AIM OF THE TASK: From the Terminal Tax and Provisional Tax explainer below, reproduce word for word the part that opens with the words "In your first" and closes with "total tax due on your taxable profit.".

SOURCE EXTRACT:
┌──
Death and taxes are often referred to as the only two things we can never escape. For many business owners, tax is a swear word to never be uttered and can send shivers down the spine of even the most hardened businessman. It doesn't have to be this way. Knowledge is power so read on as we break down Terminal Tax and Provisional Tax so you can face it with confidence and plan for the inevitable tax take.
If you are trading well and making a profit, you will eventually have to pay tax on this profit. If you have done really well, you will have to pay tax in advance based on what the IRD thinks you will make in profit next year. For the year ended you will be paying Terminal Tax, for the year coming you will be paying Provisional Tax.
Terminal Tax is the end of year clear up of tax due on your taxable profit.
In your first year that you make a taxable profit, your Terminal Tax will be the total tax due on all of your declarable profit. If you have been paying taxes throughout the year, like Provisional Tax, then your Terminal Tax will be the difference between the taxes you have paid to date and the total tax due on your taxable profit.
Lets look at an example:
Client Company Ltd has just completed its first year of trading and has made a taxable profit of $10,000. As they are a company they pay tax at a flat rate of 28%. The total tax due on their profit is $2,800. This is their Terminal Tax and as they have not paid any taxes during the year they have to pay this full amount to the IRD in one lump sum.
If your Terminal Tax is over the threshold set by the IRD (currently $2,500) then you will need to pay Provisional Tax.
└──
SUPPLIED ENTRIES:
┌──
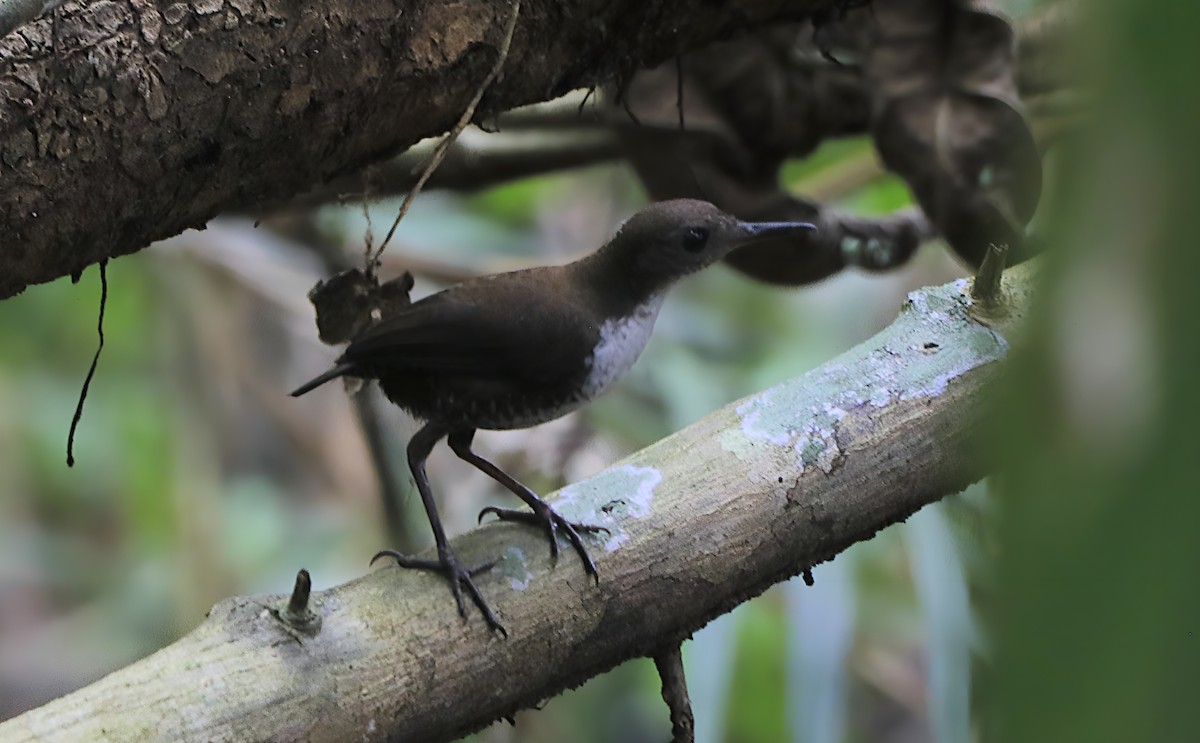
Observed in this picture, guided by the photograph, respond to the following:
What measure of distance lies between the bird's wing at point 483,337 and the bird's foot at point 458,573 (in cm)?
28

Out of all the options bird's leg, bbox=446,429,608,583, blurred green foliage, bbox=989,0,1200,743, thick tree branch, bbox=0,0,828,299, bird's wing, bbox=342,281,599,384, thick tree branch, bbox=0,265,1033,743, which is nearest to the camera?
blurred green foliage, bbox=989,0,1200,743

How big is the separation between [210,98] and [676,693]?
101cm

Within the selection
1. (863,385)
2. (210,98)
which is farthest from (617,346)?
(210,98)

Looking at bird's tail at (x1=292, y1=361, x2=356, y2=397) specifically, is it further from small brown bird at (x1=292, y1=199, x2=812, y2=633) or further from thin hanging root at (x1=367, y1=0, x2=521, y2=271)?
thin hanging root at (x1=367, y1=0, x2=521, y2=271)

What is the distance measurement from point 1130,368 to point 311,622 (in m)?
1.11

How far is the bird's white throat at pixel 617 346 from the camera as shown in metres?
1.63

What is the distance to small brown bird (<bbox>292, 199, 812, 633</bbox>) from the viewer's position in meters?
1.57

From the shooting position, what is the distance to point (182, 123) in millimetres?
1431

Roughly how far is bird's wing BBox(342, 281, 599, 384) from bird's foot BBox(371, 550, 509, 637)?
0.28m

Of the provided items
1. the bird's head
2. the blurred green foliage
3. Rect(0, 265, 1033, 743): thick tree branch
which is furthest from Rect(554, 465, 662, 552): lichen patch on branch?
the blurred green foliage

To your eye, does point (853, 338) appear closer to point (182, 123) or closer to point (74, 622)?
point (182, 123)

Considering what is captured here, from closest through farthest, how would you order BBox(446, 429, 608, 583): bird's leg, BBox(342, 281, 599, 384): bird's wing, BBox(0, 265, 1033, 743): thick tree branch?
BBox(0, 265, 1033, 743): thick tree branch → BBox(446, 429, 608, 583): bird's leg → BBox(342, 281, 599, 384): bird's wing

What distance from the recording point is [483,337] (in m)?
1.57

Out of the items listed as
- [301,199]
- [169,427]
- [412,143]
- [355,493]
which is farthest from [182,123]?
[355,493]
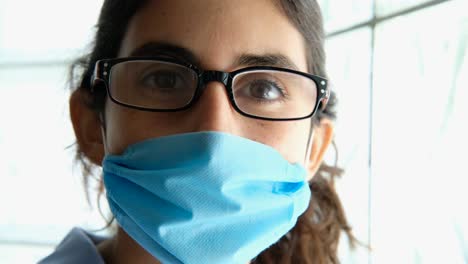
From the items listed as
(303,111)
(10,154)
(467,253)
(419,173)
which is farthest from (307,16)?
(10,154)

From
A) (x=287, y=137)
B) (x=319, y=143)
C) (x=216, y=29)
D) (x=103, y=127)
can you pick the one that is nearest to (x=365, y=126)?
(x=319, y=143)

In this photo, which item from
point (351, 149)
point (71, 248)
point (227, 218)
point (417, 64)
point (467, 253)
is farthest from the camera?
point (351, 149)

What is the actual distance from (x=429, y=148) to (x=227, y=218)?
71 centimetres

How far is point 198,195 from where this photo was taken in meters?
0.63

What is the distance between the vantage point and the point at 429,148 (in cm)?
108

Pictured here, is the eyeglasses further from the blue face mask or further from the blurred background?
the blurred background

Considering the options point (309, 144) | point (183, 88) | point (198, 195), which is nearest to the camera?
point (198, 195)

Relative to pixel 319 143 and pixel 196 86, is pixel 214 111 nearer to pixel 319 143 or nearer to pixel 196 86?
pixel 196 86

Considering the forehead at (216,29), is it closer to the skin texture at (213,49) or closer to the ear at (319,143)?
the skin texture at (213,49)

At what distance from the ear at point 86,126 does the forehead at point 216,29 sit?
0.17m

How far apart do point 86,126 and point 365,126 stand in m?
0.83

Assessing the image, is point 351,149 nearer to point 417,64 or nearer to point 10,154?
point 417,64

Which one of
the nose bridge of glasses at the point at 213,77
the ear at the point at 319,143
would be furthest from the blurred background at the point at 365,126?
the nose bridge of glasses at the point at 213,77

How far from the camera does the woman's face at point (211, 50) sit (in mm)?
692
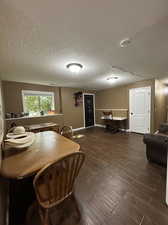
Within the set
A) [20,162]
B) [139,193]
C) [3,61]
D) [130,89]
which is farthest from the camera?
[130,89]

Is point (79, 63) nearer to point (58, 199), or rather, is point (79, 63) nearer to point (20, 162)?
point (20, 162)

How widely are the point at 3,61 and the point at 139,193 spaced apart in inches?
137

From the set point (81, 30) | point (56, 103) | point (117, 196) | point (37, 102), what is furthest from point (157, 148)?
point (37, 102)

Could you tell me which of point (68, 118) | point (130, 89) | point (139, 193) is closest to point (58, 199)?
point (139, 193)

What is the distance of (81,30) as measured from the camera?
1306 millimetres

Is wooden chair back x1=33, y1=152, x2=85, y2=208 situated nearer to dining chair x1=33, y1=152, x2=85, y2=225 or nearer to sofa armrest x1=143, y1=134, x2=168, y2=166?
dining chair x1=33, y1=152, x2=85, y2=225

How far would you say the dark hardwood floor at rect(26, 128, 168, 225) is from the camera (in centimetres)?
119

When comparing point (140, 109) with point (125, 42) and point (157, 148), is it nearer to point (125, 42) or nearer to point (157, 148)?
point (157, 148)

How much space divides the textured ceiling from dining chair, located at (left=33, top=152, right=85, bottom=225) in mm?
1466

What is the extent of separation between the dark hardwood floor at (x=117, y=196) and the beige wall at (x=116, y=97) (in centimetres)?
284

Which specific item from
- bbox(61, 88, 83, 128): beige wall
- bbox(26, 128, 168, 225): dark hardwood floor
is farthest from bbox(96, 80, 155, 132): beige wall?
bbox(26, 128, 168, 225): dark hardwood floor

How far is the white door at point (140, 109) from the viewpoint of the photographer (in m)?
4.21

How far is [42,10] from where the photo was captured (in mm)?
1017

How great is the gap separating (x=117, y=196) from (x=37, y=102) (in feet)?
14.1
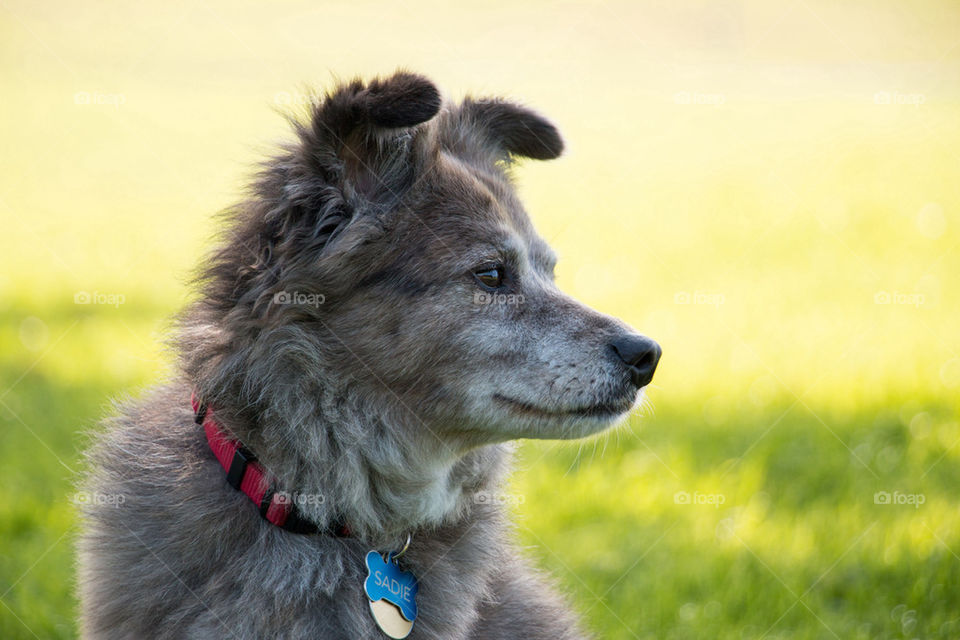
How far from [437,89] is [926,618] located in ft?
11.8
└──
RESULT OF THIS TASK:
In your first year that you make a taxable profit, your Terminal Tax will be the total tax due on all of your declarable profit. If you have been paying taxes throughout the year, like Provisional Tax, then your Terminal Tax will be the difference between the taxes you have paid to date and the total tax due on your taxable profit.